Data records
--------------------

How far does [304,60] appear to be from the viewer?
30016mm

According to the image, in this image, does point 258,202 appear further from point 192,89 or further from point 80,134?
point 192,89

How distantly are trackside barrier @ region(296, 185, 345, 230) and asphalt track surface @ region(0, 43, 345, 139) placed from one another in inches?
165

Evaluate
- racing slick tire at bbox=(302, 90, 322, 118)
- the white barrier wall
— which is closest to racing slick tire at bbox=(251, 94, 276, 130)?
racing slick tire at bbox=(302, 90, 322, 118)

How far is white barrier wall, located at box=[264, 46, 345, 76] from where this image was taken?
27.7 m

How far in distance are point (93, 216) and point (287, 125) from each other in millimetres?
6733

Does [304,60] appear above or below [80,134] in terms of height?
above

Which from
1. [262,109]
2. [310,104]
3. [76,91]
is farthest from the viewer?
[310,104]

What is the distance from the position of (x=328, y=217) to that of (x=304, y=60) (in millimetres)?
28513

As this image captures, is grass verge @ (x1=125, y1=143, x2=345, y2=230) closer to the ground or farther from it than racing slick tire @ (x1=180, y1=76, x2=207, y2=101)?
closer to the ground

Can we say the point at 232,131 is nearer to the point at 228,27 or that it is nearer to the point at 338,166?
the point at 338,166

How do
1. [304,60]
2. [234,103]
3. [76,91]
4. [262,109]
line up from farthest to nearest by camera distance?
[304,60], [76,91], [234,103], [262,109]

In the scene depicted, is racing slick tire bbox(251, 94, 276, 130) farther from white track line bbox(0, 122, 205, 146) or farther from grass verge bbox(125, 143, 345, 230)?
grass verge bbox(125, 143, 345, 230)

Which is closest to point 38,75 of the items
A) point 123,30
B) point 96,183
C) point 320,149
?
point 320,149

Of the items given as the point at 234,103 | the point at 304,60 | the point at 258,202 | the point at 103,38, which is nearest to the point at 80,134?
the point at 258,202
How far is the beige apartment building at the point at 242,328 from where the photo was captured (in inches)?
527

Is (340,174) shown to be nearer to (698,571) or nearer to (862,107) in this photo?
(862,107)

--------------------

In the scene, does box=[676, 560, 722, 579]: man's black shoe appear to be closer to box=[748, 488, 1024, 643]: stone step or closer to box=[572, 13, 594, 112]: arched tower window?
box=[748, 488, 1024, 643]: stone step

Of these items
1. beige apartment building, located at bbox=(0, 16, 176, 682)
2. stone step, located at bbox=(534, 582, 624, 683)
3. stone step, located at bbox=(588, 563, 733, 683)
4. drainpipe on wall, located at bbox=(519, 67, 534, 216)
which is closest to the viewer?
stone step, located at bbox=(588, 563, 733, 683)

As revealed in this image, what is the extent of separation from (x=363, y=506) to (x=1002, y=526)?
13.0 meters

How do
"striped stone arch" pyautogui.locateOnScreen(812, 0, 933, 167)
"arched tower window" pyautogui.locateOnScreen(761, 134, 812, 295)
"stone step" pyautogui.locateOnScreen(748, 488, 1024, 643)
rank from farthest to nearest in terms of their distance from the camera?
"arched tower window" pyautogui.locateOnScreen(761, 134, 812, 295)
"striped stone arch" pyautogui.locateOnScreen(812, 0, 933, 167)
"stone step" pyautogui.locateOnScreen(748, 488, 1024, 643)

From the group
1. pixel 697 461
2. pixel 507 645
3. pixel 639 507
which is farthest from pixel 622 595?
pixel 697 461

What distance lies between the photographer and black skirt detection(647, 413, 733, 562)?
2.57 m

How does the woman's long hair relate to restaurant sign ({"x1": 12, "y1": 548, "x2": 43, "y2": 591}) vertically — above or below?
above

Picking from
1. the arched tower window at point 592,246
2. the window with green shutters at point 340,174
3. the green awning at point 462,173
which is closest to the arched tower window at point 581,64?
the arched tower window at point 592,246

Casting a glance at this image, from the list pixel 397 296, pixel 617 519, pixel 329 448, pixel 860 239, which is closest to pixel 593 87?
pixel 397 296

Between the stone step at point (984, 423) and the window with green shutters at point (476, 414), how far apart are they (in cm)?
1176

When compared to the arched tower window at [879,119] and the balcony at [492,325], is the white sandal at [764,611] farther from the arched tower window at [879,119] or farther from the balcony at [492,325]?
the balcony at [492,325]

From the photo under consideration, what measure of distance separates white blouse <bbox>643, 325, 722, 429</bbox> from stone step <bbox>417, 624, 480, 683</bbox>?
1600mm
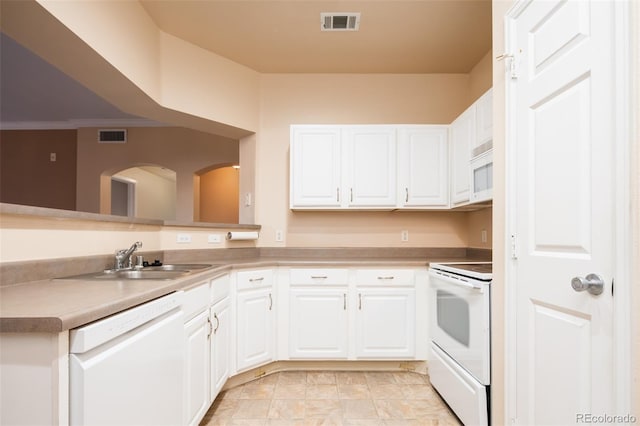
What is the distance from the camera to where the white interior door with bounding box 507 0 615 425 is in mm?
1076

--------------------

- [Aim of the task]: Reproduce the lines starting with the line that contains "Of these items" and going on through the line that contains "13.0 meters", changing "drainpipe" to "downspout" and leaving everything else as it is.

- [Reply]:
Of these items
1. beige apartment building, located at bbox=(0, 16, 176, 682)
2. stone step, located at bbox=(534, 582, 624, 683)
3. stone step, located at bbox=(588, 563, 733, 683)
4. downspout on wall, located at bbox=(519, 67, 534, 216)
which is closest to the viewer?
stone step, located at bbox=(588, 563, 733, 683)

As revealed in this image, what is the extent of separation from (x=363, y=506) to (x=1002, y=526)?
13.0 meters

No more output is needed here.